◆ Problem
In the reflection below on a first year as CEO of Women in Prison, in what year was the Female Offender Strategy published?

The past year’s lessons and this year’s ambitions
It’s hard to believe that a year has already gone by since I joined Women in Prison, new to being a CEO and new to criminal justice. It’s been a year of deep learning, a lot of reflection, some successes, some mistakes, some fun, some hard times, and a lot of support from the people around me.
At 3 months I wrote my early reflections about power. I had a lot of questions about how this might show up in my role, in our work at Women in Prison and, in the systems, we operate in. One year on, and I am still in the midst of learning about the role and the sector. I still feel ‘new’.
I thought now would be a good time to share some of what I have been learning. For those who might read this from within the criminal justice sector, this won’t be revelatory. But for me, coming into a sector that I didn’t know or understand before has given me some insights that I hope don’t become jaded with time so that Women in Prison can continue to be an organisation that speaks truth to power and works side by side with women affected by the criminal justice system.
This is such a loaded term. I have spent my career fighting for social justice in different ways and in different sectors. If we were to close our eyes and dream about what a justice system might do, how it might work, and who it would exist for, I strongly doubt we would create it the way it has evolved today. So many people in society are treated unjustly and inequitably. Women bear the brunt, always, of an unjust society and unjust policies.
The Corston Report (a seminal and important report published 16 years ago) is still as relevant today as when it was written. The experience of women in contact with the justice system and the need for a gendered approach to meet their needs is well documented. The Female Offender Strategy was published in 2018 – and yet it is predicted that the women’s prison population will rise over the next three years despite a commitment for the opposite to take place. It’s well known that women are unfairly discriminated against, particularly those from black and minoritized backgrounds, and that so many women in prison just should not be there – justice is a word that too many women caught up in the system cannot relate to.
Intimately linked to justice are rights. Prison by its nature is a denial of rights. Denial of a right to liberty and the right to vote are legislated if you are imprisoned. We are all born with rights, including the right to a standard of living adequate for your health and wellbeing including food, clothing, and medical care.
When it can take 2 weeks for a woman in prison reliant on medication to access it, when she is not enabled to earn enough to be able to afford the clothes that bring her dignity and has to wear second hand underwear – these fundamental rights are being denied. If a woman leaves prison and due to the stigma and discrimination, she faces from being criminalised can’t access adequate housing or is unable to find employment her fundamental rights are being denied. Our frontline staff have heard these and similar stories time and time again.

◆ Dataset entries
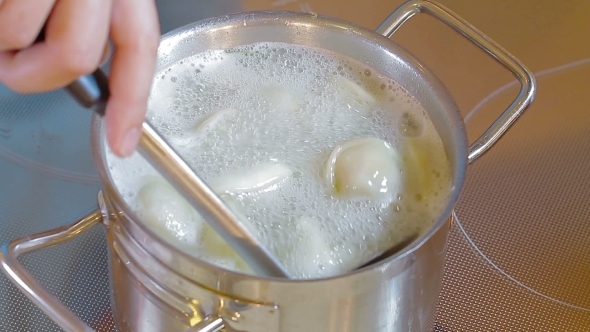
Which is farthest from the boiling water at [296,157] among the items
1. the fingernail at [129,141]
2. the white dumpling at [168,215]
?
the fingernail at [129,141]

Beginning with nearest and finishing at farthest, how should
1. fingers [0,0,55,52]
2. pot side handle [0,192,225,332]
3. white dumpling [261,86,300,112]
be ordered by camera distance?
fingers [0,0,55,52], pot side handle [0,192,225,332], white dumpling [261,86,300,112]

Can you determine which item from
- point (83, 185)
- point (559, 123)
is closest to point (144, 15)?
point (83, 185)

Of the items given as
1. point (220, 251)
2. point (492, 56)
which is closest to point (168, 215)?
point (220, 251)

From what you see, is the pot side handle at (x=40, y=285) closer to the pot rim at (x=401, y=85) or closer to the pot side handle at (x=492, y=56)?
the pot rim at (x=401, y=85)

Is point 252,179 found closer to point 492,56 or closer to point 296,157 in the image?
point 296,157

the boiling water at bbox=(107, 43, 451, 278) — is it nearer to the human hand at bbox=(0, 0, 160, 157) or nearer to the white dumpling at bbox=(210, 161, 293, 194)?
the white dumpling at bbox=(210, 161, 293, 194)

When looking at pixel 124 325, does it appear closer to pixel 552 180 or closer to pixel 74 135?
pixel 74 135

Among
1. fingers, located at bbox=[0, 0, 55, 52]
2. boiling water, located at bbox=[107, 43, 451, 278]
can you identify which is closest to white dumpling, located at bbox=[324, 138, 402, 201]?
boiling water, located at bbox=[107, 43, 451, 278]
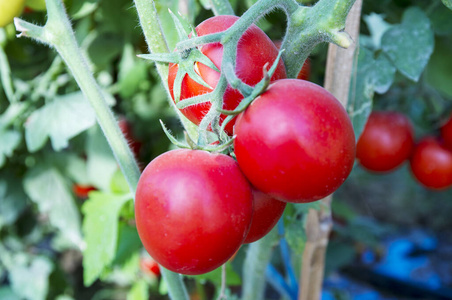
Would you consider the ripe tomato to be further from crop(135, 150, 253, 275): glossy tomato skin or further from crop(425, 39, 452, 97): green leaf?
crop(135, 150, 253, 275): glossy tomato skin

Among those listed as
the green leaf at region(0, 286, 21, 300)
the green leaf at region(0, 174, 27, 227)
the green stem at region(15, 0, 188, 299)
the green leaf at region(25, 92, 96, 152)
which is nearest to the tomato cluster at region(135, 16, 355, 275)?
the green stem at region(15, 0, 188, 299)

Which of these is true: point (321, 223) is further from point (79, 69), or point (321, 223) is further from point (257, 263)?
point (79, 69)

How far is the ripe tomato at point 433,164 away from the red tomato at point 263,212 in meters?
0.64

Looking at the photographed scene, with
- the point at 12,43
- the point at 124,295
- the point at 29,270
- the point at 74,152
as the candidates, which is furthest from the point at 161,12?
the point at 124,295

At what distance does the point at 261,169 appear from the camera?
29cm

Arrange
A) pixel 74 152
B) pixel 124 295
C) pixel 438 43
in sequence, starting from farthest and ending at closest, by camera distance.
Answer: pixel 124 295 → pixel 74 152 → pixel 438 43

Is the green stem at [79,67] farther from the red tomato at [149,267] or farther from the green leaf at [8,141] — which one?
the red tomato at [149,267]

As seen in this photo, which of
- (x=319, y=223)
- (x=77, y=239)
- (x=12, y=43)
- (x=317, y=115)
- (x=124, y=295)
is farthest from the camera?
(x=124, y=295)

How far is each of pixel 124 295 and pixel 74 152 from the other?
2.20ft

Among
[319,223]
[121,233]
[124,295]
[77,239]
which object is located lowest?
[124,295]

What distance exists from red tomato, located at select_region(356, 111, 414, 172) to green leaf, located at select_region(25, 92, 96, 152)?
0.53m

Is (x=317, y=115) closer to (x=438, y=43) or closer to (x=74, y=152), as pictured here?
(x=438, y=43)

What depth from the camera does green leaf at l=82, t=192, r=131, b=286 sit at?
2.06ft

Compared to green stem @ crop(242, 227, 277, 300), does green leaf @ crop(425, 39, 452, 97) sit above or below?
above
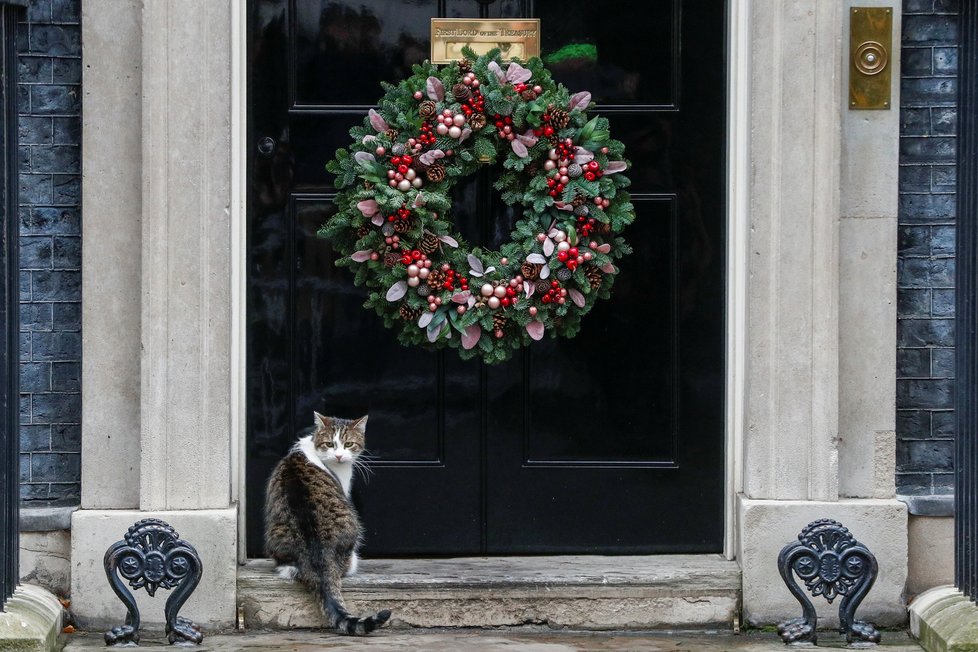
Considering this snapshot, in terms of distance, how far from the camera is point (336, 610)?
5.24 m

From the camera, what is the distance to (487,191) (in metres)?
5.69

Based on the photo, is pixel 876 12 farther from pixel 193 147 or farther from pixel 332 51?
pixel 193 147

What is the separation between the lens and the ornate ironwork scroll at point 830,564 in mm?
5043

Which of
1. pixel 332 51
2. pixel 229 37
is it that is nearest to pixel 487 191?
pixel 332 51

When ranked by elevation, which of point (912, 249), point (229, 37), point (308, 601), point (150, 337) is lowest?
point (308, 601)

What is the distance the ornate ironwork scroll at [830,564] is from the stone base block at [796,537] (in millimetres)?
259

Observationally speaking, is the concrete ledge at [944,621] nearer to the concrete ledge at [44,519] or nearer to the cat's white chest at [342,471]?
the cat's white chest at [342,471]

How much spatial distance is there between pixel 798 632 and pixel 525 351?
5.23 feet

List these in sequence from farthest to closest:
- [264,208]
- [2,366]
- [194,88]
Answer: [264,208]
[194,88]
[2,366]

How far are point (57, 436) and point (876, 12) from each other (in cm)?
368

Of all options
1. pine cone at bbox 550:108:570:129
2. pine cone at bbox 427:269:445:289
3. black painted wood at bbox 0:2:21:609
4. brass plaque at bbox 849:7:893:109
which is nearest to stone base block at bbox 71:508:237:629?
black painted wood at bbox 0:2:21:609

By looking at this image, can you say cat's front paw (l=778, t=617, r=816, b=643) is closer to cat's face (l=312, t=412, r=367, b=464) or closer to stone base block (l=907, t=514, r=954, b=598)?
stone base block (l=907, t=514, r=954, b=598)

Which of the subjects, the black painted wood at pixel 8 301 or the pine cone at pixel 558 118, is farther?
the pine cone at pixel 558 118

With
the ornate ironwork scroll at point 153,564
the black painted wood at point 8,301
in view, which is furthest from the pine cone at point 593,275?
the black painted wood at point 8,301
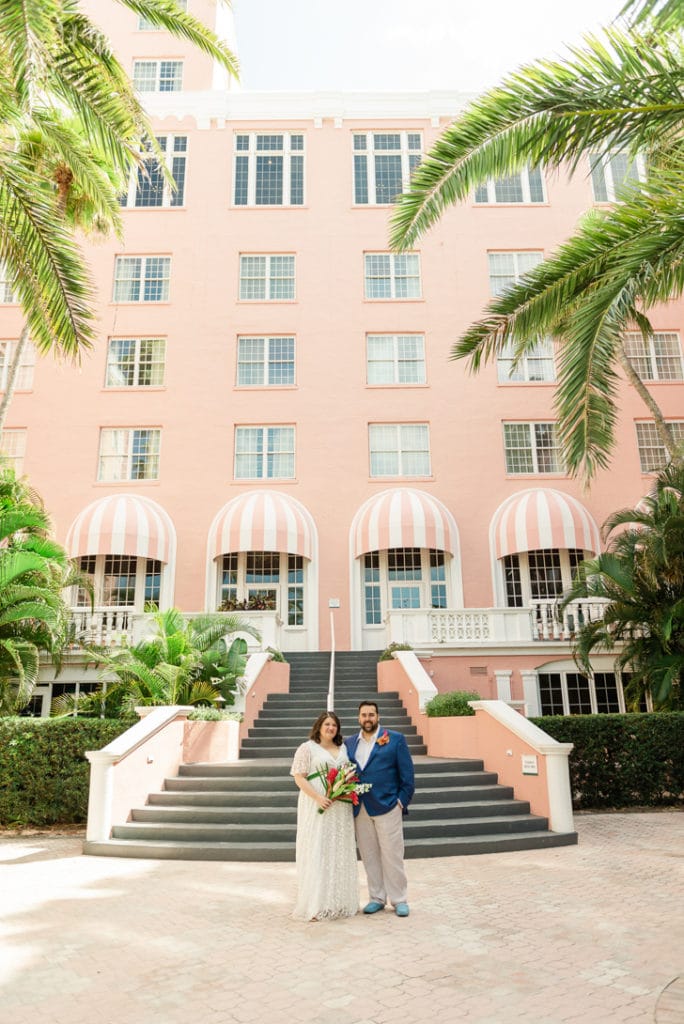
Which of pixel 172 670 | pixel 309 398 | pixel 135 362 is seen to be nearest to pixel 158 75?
pixel 135 362

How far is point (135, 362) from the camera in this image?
78.7 feet

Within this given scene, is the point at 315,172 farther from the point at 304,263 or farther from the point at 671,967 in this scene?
the point at 671,967

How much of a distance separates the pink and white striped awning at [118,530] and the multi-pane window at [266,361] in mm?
5549

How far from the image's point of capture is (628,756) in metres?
12.3

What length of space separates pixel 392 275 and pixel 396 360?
3.20 meters

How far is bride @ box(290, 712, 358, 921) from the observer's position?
6.21 metres

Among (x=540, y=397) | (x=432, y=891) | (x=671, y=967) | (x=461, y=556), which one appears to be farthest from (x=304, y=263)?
(x=671, y=967)

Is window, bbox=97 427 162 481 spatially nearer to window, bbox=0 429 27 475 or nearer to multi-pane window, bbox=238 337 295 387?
window, bbox=0 429 27 475

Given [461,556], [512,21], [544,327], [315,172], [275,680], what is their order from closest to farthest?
[512,21], [544,327], [275,680], [461,556], [315,172]

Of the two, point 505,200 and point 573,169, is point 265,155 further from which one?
point 573,169

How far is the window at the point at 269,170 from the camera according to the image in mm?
25672

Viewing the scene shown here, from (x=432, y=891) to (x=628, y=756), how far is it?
6409mm

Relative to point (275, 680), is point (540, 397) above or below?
above

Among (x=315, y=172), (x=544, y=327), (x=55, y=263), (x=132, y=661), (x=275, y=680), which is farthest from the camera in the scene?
(x=315, y=172)
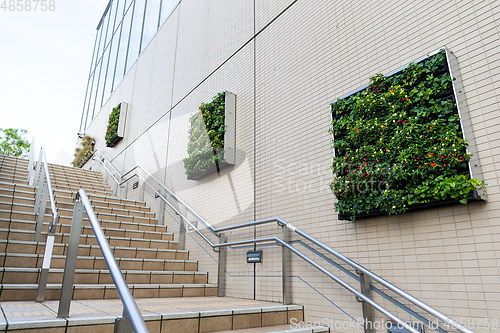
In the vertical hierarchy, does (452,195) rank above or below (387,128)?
below

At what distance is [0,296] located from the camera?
248 cm

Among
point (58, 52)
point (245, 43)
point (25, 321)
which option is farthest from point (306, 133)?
point (58, 52)

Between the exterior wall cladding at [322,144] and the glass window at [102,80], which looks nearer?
the exterior wall cladding at [322,144]

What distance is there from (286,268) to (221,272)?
1.11 meters

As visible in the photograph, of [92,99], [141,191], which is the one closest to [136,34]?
[92,99]

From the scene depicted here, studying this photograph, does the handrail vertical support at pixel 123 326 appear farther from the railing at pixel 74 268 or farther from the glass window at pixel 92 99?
the glass window at pixel 92 99

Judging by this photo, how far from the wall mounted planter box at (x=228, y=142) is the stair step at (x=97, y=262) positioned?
52.5 inches

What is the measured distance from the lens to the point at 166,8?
8352mm

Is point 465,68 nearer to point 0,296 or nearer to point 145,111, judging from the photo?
point 0,296

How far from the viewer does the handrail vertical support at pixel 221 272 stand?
3.89m

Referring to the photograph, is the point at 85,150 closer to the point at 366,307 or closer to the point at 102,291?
→ the point at 102,291

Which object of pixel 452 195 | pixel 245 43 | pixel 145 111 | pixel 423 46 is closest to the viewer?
pixel 452 195

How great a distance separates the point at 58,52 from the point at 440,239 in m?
16.0

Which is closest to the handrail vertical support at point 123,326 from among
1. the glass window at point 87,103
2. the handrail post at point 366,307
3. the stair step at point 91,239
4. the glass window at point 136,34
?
the handrail post at point 366,307
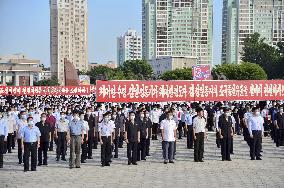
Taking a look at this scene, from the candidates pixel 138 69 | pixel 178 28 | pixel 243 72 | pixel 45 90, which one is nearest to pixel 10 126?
pixel 45 90

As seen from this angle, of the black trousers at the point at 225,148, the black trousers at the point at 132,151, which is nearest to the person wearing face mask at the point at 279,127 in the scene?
the black trousers at the point at 225,148

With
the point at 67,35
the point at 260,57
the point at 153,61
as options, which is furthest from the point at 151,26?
the point at 260,57

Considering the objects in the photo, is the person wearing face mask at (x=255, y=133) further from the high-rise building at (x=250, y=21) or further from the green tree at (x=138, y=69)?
the high-rise building at (x=250, y=21)

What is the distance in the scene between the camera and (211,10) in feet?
544

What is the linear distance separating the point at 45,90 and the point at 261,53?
4743 centimetres

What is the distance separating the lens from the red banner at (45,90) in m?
60.7

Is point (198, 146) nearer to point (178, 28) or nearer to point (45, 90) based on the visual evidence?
point (45, 90)

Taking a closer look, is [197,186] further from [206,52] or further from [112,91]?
[206,52]

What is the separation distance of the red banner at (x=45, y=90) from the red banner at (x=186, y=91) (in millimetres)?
36161

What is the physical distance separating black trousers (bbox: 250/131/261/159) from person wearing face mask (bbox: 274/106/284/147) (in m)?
3.28

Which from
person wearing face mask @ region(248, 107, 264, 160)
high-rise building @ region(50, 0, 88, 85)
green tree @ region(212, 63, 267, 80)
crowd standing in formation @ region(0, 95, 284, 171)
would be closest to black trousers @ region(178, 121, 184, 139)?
crowd standing in formation @ region(0, 95, 284, 171)

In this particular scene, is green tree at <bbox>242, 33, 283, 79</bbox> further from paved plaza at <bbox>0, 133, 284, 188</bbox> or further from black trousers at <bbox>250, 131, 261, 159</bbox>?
paved plaza at <bbox>0, 133, 284, 188</bbox>

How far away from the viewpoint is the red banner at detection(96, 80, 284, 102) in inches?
966

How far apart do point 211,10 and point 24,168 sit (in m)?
156
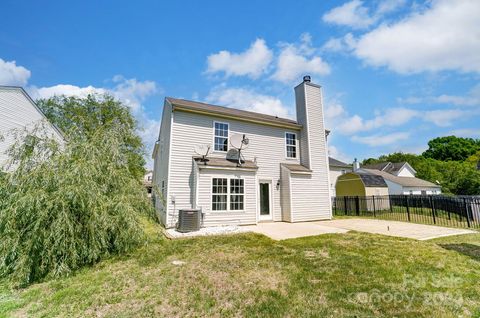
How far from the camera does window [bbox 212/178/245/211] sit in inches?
391

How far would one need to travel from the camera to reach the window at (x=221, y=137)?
11125mm

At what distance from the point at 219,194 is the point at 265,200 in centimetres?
297

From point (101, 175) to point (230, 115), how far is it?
23.0ft

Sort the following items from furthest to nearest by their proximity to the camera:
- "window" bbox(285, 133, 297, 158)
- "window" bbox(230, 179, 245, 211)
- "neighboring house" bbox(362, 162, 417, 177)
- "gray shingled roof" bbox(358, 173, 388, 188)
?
"neighboring house" bbox(362, 162, 417, 177)
"gray shingled roof" bbox(358, 173, 388, 188)
"window" bbox(285, 133, 297, 158)
"window" bbox(230, 179, 245, 211)

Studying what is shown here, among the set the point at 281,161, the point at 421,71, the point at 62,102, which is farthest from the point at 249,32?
the point at 62,102

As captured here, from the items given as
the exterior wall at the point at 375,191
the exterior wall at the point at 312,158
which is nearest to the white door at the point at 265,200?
the exterior wall at the point at 312,158

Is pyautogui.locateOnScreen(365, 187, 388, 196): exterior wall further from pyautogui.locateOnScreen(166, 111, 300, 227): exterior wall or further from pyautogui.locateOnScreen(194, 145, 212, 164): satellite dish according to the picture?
pyautogui.locateOnScreen(194, 145, 212, 164): satellite dish

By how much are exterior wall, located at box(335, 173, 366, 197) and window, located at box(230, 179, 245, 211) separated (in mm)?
12529

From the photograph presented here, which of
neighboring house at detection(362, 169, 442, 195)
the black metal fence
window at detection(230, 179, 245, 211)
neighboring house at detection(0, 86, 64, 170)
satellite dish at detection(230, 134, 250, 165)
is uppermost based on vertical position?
neighboring house at detection(0, 86, 64, 170)

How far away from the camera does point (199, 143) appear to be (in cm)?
1068

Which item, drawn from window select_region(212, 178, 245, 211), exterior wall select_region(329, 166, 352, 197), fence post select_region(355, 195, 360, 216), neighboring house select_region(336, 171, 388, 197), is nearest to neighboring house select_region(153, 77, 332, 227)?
window select_region(212, 178, 245, 211)

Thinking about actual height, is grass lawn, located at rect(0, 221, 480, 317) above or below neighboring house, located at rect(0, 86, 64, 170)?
below

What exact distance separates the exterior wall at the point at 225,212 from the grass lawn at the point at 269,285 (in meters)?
3.77

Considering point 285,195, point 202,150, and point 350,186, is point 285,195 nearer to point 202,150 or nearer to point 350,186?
point 202,150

◆ Result below
2018